### Text segment
Another set of warning signs: they don't do Scrum meetings, which are simple heartbeats in the morning ("Still working on story 9. Nothing's blocking me" "Working on story 4, I'll need to talk to Mike to get this resolved, Mike, can we meet after?") and turn them into "status meetings". They don't meet every two weeks to see what went right and what went wrong, and improve their process ("talking to the client let us work out how to do this faster", "we didn't find that three people working per team was as efficient as four people per team") but instead do "root cause analysis" meetings. "Okay, here's how Mitch fucked up the multi-select, let's go do a code reivew and tell him everything he did wrong.")

There's actually a joke in Agile culture about "Agile baseball". The manager says "well, we tried playing baseball, but only one person gets to bat? Half the team's just standing there? Huh. That didn't really work for our team. Lot of people standing around doing nothing. So what we decided instead was rather than set it up as a DIAMOND, with bases, we'd just have everyone stand on a line and everyone gets to bat at the same time. Of course - um, this meant there was nobody to throw the ball, so we just had guys throw their own ball in the air and then hit it themselves. Of course, it meant that they'd have to go out and get their ball back, and anyway with all those balls being hit, running the bases seemed like a stupid idea given you had to go get your own ball back - took too much time to run the bases, go out and get your ball, come back. And Sandra was knocked out by Paul's line drive. Anyway, we couldn't figure out how to score it, it's just stupid and unworkable, so we went back to playing soccer."

Extracted page text data:
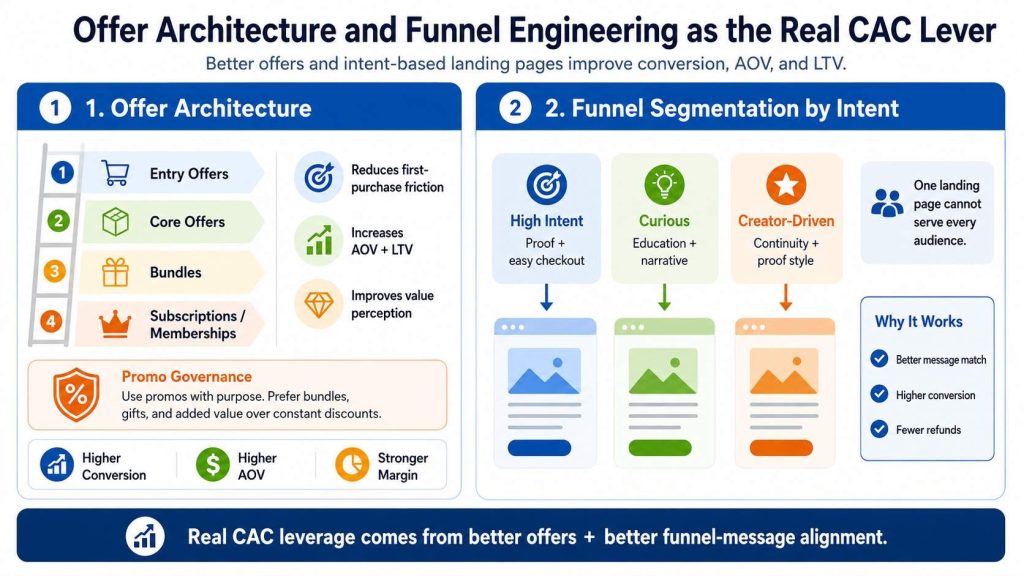 Offer Architecture and Funnel Engineering as the Real CAC Lever

Better offers and intent-based landing pages improve conversion, AOV, and LTV.

1 1. Offer Architecture

1 Entry Offers
2 Core Offers
3 Bundles
4 Subscriptions / Memberships

Reduces first-purchase friction
Increases AOV + LTV
Improves value perception

Promo Governance
Use promos with purpose. Prefer bundles, gifts, and added value over constant discounts.

Higher Conversion
Higher AOV
Stronger Margin

2 2. Funnel Segmentation by Intent

High Intent
Proof + easy checkout

Curious
Education + narrative

Creator-Driven
Continuity + proof style

One landing page cannot serve every audience.

Why It Works
Better message match
Higher conversion
Fewer refunds

Real CAC leverage comes from better offers + better funnel-message alignment.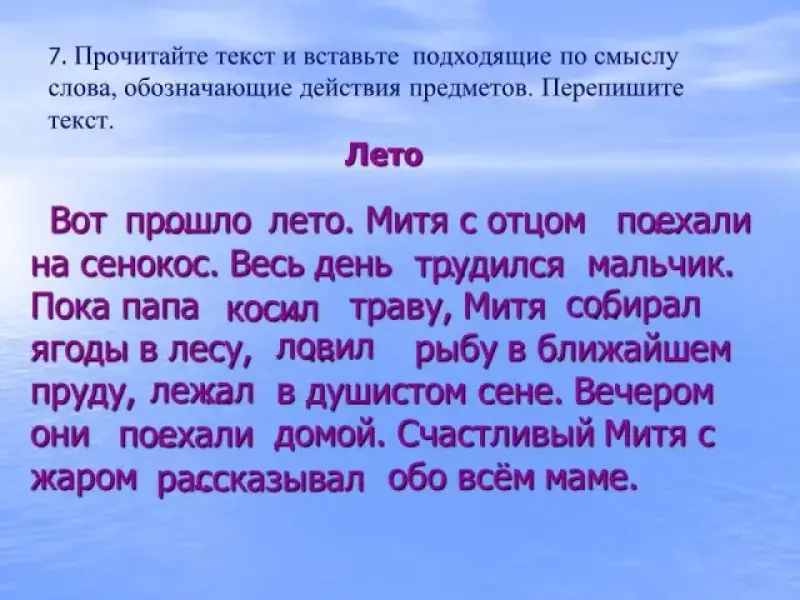 7. Прочитайте текст и вставьте подходящие по смыслу слова, обозначающие действия предметов. Перепишите текст.

Лето

Вот прошло лето. Митя с отцом поехали на сенокос. Весь день трудился мальчик. Пока папа косил траву, Митя собирал ягоды в лесу, ловил рыбу в ближайшем пруду, лежал в душистом сене. Вечером они поехали домой. Счастливый Митя с жаром рассказывал обо всём маме.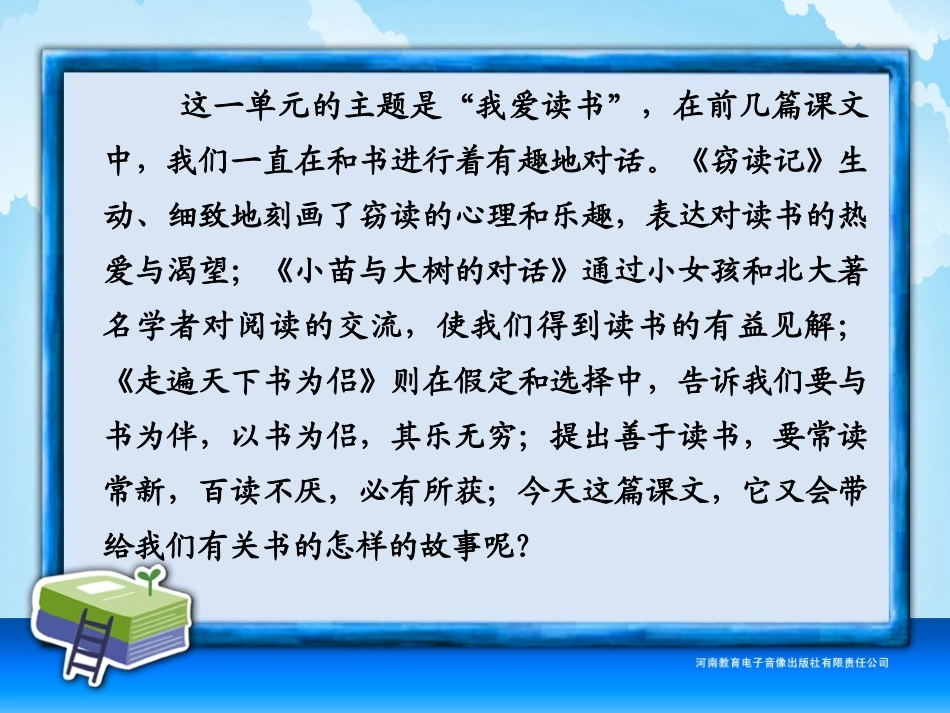 这一单元的主题是“我爱读书”，在前几篇课文中，我们一直在和书进行着有趣地对话。《窃读记》生动、细致地刻画了窃读的心理和乐趣，表达对读书的热爱与渴望；《小苗与大树的对话》通过小女孩和北大著名学者对阅读的交流，使我们得到读书的有益见解；《走遍天下书为侣》则在假定和选择中，告诉我们要与书为伴，以书为侣，其乐无穷；提出善于读书，要常读常新，百读不厌，必有所获；今天这篇课文，它又会带给我们有关书的怎样的故事呢？

河南教育电子音像出版社有限责任公司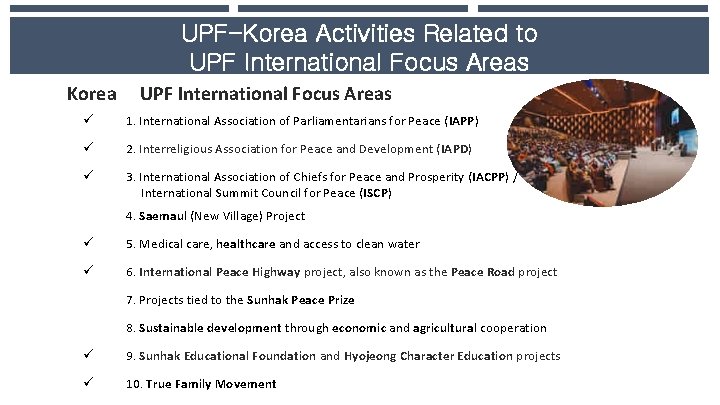 UPF-Korea Activities Related to UPF International Focus Areas

Korea UPF International Focus Areas

✓ 1. International Association of Parliamentarians for Peace (IAPP)

✓ 2. Interreligious Association for Peace and Development (IAPD)

✓ 3. International Association of Chiefs for Peace and Prosperity (IACPP) / International Summit Council for Peace (ISCP)

4. Saemaul (New Village) Project

✓ 5. Medical care, healthcare and access to clean water

✓ 6. International Peace Highway project, also known as the Peace Road project

7. Projects tied to the Sunhak Peace Prize

8. Sustainable development through economic and agricultural cooperation

✓ 9. Sunhak Educational Foundation and Hyojeong Character Education projects

✓ 10. True Family Movement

### What is needed
Resume the passage about Agile teams, writing what comes after its final sentence.

### Written answer
But then again, company process is often like scar tissue: it builds up over problems and preserves people's jobs. Many a useless employee is perfectly happy to spend years and years at Big Technology Corporation happily filling in reports and taking his coffee mug to meetings, and nobody ever seems to notice that his time is spent doing things that relate in no way to the company making money.